Speaking of still alive, when the three finally find their field of dreams, it’s more like a nightmare. The food ain’t exactly a bounty and the other bears are just kinda … there, but any social joy the sleuth (yes, I looked it up) might feel from the community gathering is bogus. It’s fair to say other brown bears are likelier to hinder the mama and cubs than help them. Two aggressive male bears even tried eating the cubs. Is there a point at which you say, “screw the species, I’m hungry?” Guess so.
Wow, bears are kinda pricks, huh?
The entire documentary then becomes: three bears look and look for food, but the papa fishing hole, the mama fishing hole and the baby fishing hole were all Goldilocksed out by bigger bears. Mama still has to stuff herself silly in time to hibernate again next winter, so she keeps just wandering around in case food happens. If not for the occasional predator, Bears would bore everybody, not just the children it’s aimed at.
I thought Samuel L. Jackson was a poor choice for to narrate a nature film. I thought wrong. John C. Reilly narrates the action with all the humor of your uncle narrating home movies. I suppose it’s not terribly easy, but the anthropomorphization, ( ex. “hey, mom, where you going?”) starts in a bad place and never gets better.

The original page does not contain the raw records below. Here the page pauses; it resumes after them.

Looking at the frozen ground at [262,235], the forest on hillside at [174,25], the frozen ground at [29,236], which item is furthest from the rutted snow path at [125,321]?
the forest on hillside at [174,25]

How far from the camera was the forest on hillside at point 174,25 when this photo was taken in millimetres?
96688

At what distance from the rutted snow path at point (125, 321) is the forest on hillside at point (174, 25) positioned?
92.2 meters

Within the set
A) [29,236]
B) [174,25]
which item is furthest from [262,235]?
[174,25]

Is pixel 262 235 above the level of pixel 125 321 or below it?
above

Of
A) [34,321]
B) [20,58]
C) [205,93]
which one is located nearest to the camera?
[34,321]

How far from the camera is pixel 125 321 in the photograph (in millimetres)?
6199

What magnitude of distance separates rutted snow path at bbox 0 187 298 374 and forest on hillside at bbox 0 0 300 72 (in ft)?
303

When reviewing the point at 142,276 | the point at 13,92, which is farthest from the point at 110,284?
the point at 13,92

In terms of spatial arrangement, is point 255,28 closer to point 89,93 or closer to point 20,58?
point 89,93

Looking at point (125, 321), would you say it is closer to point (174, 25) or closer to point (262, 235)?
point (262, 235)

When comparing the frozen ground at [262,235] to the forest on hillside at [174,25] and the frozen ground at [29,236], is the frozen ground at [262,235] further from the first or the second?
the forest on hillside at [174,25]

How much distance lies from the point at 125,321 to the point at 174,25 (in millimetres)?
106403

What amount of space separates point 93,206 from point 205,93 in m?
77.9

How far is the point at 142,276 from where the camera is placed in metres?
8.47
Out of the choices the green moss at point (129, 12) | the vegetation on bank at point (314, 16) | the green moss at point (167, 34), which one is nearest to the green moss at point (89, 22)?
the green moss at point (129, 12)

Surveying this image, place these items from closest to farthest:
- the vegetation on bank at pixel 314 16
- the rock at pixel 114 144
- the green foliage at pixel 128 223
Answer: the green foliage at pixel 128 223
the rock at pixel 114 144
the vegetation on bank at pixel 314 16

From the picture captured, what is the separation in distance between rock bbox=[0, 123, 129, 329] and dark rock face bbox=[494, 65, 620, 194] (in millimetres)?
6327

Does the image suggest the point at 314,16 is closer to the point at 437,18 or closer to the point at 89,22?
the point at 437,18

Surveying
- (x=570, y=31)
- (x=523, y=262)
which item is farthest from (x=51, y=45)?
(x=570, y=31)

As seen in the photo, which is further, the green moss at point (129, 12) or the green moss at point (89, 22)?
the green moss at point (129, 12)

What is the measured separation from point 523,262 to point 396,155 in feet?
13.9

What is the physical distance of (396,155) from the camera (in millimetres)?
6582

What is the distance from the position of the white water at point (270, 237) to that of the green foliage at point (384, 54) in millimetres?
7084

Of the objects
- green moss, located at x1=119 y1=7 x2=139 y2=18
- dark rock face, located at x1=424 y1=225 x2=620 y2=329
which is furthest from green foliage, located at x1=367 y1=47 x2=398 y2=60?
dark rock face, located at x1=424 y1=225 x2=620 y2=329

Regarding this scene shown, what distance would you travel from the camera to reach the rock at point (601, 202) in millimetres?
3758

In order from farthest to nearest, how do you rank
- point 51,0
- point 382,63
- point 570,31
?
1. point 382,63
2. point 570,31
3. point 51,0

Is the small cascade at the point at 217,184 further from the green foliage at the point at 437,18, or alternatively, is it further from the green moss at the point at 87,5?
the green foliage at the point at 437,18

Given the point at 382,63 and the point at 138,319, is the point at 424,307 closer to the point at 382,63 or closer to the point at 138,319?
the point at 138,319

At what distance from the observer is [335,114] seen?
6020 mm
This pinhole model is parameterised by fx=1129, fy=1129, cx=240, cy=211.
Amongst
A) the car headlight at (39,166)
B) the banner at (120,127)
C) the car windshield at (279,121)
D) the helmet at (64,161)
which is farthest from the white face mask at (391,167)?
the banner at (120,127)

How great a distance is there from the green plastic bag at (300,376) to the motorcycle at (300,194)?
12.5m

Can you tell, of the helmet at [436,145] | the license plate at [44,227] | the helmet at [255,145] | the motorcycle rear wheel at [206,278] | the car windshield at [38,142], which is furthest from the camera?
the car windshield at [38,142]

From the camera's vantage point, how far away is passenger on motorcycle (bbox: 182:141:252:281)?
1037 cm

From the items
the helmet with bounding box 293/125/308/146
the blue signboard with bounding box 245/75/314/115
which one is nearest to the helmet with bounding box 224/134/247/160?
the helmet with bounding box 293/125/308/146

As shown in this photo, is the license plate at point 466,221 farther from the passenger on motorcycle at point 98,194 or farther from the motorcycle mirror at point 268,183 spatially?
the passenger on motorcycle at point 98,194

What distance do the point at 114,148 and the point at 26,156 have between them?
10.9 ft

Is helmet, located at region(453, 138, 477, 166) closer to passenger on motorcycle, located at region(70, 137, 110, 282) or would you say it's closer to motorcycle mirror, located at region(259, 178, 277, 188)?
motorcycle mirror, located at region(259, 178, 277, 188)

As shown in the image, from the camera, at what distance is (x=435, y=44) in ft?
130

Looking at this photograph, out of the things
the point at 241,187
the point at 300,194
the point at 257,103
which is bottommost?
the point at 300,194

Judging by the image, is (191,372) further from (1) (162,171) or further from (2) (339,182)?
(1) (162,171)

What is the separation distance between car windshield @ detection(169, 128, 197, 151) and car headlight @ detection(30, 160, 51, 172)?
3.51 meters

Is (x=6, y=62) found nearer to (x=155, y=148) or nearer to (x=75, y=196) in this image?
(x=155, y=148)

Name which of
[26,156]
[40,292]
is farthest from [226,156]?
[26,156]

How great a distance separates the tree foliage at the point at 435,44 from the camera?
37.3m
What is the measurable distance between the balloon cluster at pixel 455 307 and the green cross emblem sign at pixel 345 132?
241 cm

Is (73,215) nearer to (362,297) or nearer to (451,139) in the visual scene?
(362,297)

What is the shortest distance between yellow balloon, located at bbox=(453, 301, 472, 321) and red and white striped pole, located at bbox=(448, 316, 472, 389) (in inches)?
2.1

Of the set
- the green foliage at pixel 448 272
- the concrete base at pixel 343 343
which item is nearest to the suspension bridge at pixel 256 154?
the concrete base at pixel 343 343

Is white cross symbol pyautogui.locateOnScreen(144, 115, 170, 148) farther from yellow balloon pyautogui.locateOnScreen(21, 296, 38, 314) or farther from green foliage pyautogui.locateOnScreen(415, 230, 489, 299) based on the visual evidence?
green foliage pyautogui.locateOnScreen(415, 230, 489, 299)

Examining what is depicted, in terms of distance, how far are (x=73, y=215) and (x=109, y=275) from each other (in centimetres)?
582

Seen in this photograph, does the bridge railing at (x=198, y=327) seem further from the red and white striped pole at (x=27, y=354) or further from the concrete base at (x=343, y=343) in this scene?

Nature films are ultimately about science and the science in Bears is fairly weak. I’m left with dozens of questions that went unanswered like: what happens if mama doesn’t eat enough to sustain hibernation for herself and both cubs? Is cannibalism in brown bears a learned behavior? Who impregnated the mother? One of the bears who tried to eat her children perhaps? Do bears ever act socially? Why do bears hibernate so far away from food sources? Aren’t they at the top of the food chain? And, of course, the curse of any documentary is if you leave the theater saying, “you know what? I don’t care.” Screw the bears.
Brown bear, brown bear
What did you see?
Several predators
Eying hungrily
Brown bear, brown bear
Why did you flee?
Too many cam’ras
And a documen-try
Rated G, 78 Minutes
D: Alastair Fothergill, Keith Scholey
W: One of the bears, I think
Genre: Earth Day manipulation
Type of person most likely to enjoy this film: One of the bears, I think
Type of person least likely to enjoy this film: Those who use HD TVs to watch sports
Parody inspired by Brown Bear, Brown Bear, What Did You See?